Reading text:
________________

None of that is to say that suburban office space is going to be the same as it was before the pandemic, however popular it becomes. It too will change as expectations for space change among companies and their workers, the speakers said.

As one of the country's largest office REIT, Boston Properties is leasing productivity to companies, not just empty space, Mulvihill said. As part of that thinking, companies are looking at the hub-and-spoke model.

"We've developed a product we call FLEX by BXP, which is primarily urban office space leased on a short-term basis," he said. "It's as simple as that. We're considering deploying that in the suburbs for those folks who want to downsize their urban presence and add satellite space."

Companies now understand that their office portfolio needs to be a mix — a headquarters, maybe downtown or maybe not, but also satellite offices and flexible office space, UpFlex co-founder and Chief Product Officer Ginger Dhaliwal said.

"We're all working from home, and we know the challenges, and sometimes you need to escape to flexible space for a few hours during the day," she said. "Those are new considerations that our corporate clients are looking at — giving employees choices based on how they want to work. I think that's a trend that's going to live past COVID.

"We also hear that employees are scared to go back to high-density office spaces," Dhaliwal said. "Having flexible options is what they're looking for now. Suburbs are the perfect place for that because they're close to where people live already. People can work from home, or headquarters, or satellite flex space."

For the first month or so of the pandemic, there was no demand for any kind of space, but now tenants are re-emerging, resuming their deliberations about what kind of space they need and where, Murphy said.

"We signed four leases in the last 120 days," he said. "None of them started during COVID. All of them were in some process before, but they went forward without renegotiation.

"Suburban tenants seem to be back," Murphy said. "Our view is that demand is only going to go up in the suburbs over the coming months. In almost every conversation with tenants, they all believe they're more productive under the same roof."

________________

Input data:

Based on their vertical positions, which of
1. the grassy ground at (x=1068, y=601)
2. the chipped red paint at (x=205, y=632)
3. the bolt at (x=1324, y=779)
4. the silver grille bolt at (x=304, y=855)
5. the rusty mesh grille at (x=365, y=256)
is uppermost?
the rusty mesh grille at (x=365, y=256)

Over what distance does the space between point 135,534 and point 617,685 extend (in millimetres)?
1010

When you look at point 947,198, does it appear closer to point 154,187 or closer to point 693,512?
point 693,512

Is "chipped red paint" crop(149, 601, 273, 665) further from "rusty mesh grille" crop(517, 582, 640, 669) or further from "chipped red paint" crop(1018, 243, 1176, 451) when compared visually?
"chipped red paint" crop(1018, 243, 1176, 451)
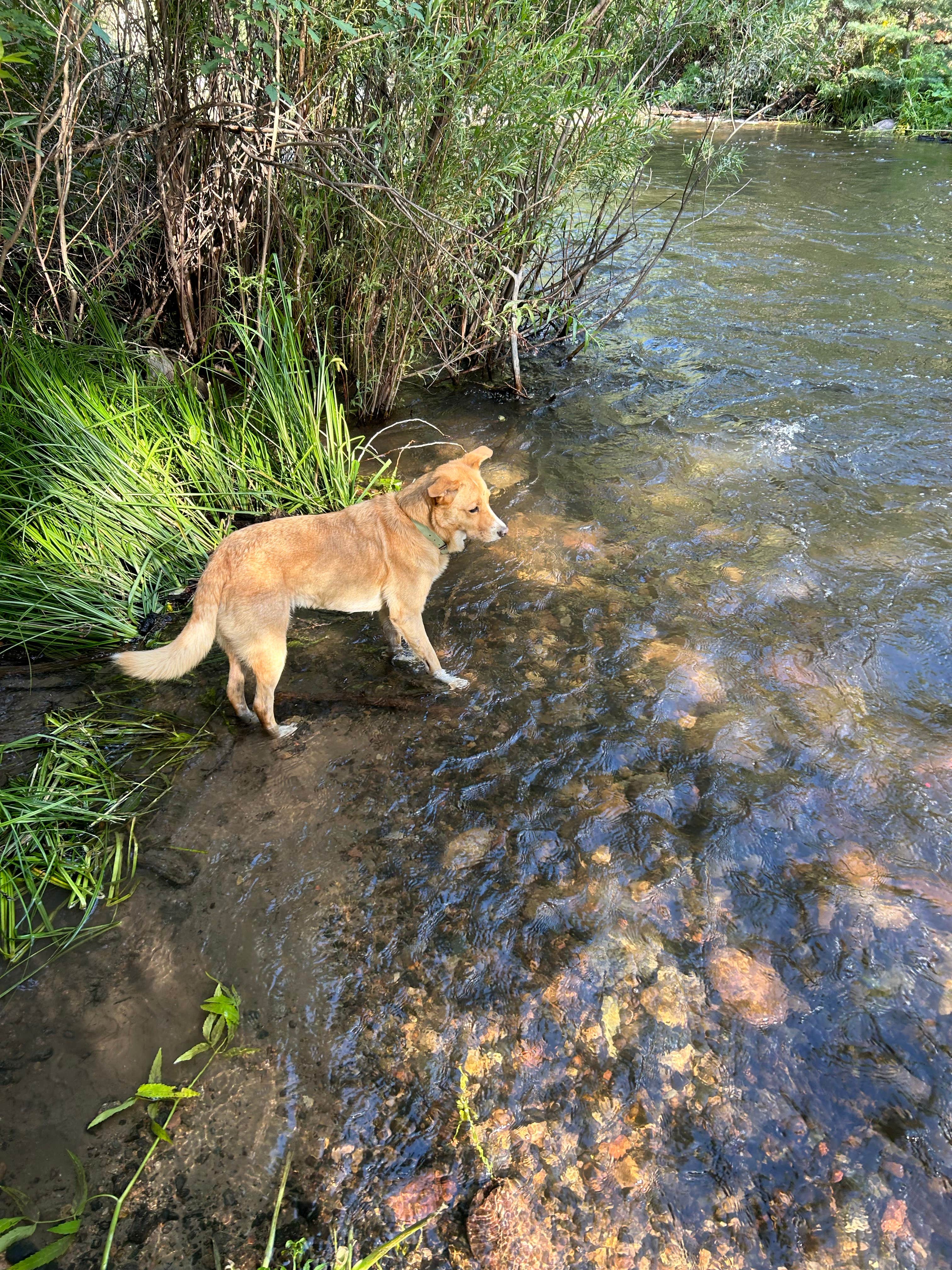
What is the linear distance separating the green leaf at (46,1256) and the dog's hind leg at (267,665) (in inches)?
89.7

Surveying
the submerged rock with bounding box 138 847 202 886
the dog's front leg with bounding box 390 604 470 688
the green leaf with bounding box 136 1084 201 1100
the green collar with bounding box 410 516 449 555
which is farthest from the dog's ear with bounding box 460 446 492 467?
the green leaf with bounding box 136 1084 201 1100

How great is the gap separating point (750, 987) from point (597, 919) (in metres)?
0.63

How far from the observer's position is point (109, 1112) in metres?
2.44

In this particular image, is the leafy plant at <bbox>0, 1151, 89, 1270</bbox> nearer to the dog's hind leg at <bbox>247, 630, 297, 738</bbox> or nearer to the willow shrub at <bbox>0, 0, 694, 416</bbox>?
the dog's hind leg at <bbox>247, 630, 297, 738</bbox>

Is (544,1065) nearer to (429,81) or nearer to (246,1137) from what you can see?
(246,1137)

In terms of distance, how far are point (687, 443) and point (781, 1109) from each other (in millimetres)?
5771

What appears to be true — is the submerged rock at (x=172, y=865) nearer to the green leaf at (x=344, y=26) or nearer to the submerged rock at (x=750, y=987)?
the submerged rock at (x=750, y=987)

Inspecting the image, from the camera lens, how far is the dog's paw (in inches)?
173

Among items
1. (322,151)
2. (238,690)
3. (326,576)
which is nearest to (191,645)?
(238,690)

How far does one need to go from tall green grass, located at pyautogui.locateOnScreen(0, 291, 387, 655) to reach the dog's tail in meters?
1.17

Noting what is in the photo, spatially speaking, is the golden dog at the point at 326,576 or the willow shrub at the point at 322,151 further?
the willow shrub at the point at 322,151

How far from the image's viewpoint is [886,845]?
333 cm

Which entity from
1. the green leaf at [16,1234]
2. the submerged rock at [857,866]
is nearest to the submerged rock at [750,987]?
the submerged rock at [857,866]

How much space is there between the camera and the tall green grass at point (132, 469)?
4.57 m
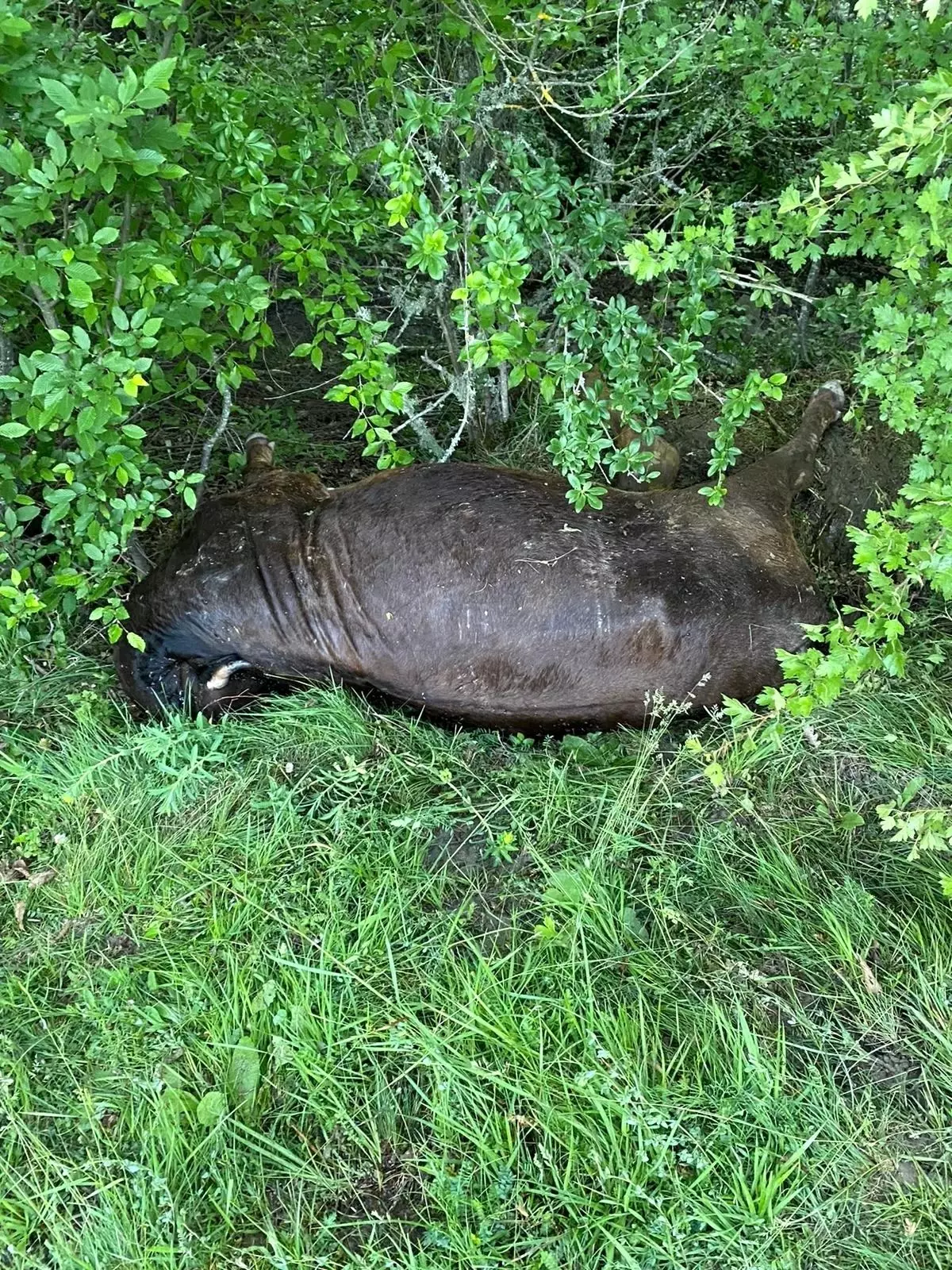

________________

Task instructions:
1) Please revise everything in the suburban office space text from "As one of the" down to "Ginger Dhaliwal said.", swapping "hub-and-spoke model" for "hub-and-spoke approach".
2) Answer these questions from the suburban office space text:
(a) What is the name of the Boston Properties product that offers urban office space on short-term leases?
(b) According to Dhaliwal, why are suburbs the perfect place for flexible options?
(c) How many leases does Murphy say were signed in the last 120 days?

Responses in order:
1)
As one of the country's largest office REIT, Boston Properties is leasing productivity to companies, not just empty space, Mulvihill said. As part of that thinking, companies are looking at the hub-and-spoke approach.

"We've developed a product we call FLEX by BXP, which is primarily urban office space leased on a short-term basis," he said. "It's as simple as that. We're considering deploying that in the suburbs for those folks who want to downsize their urban presence and add satellite space."

Companies now understand that their office portfolio needs to be a mix — a headquarters, maybe downtown or maybe not, but also satellite offices and flexible office space, UpFlex co-founder and Chief Product Officer Ginger Dhaliwal said.

2)
(a) FLEX by BXP.
(b) They're close to where people live already.
(c) Four.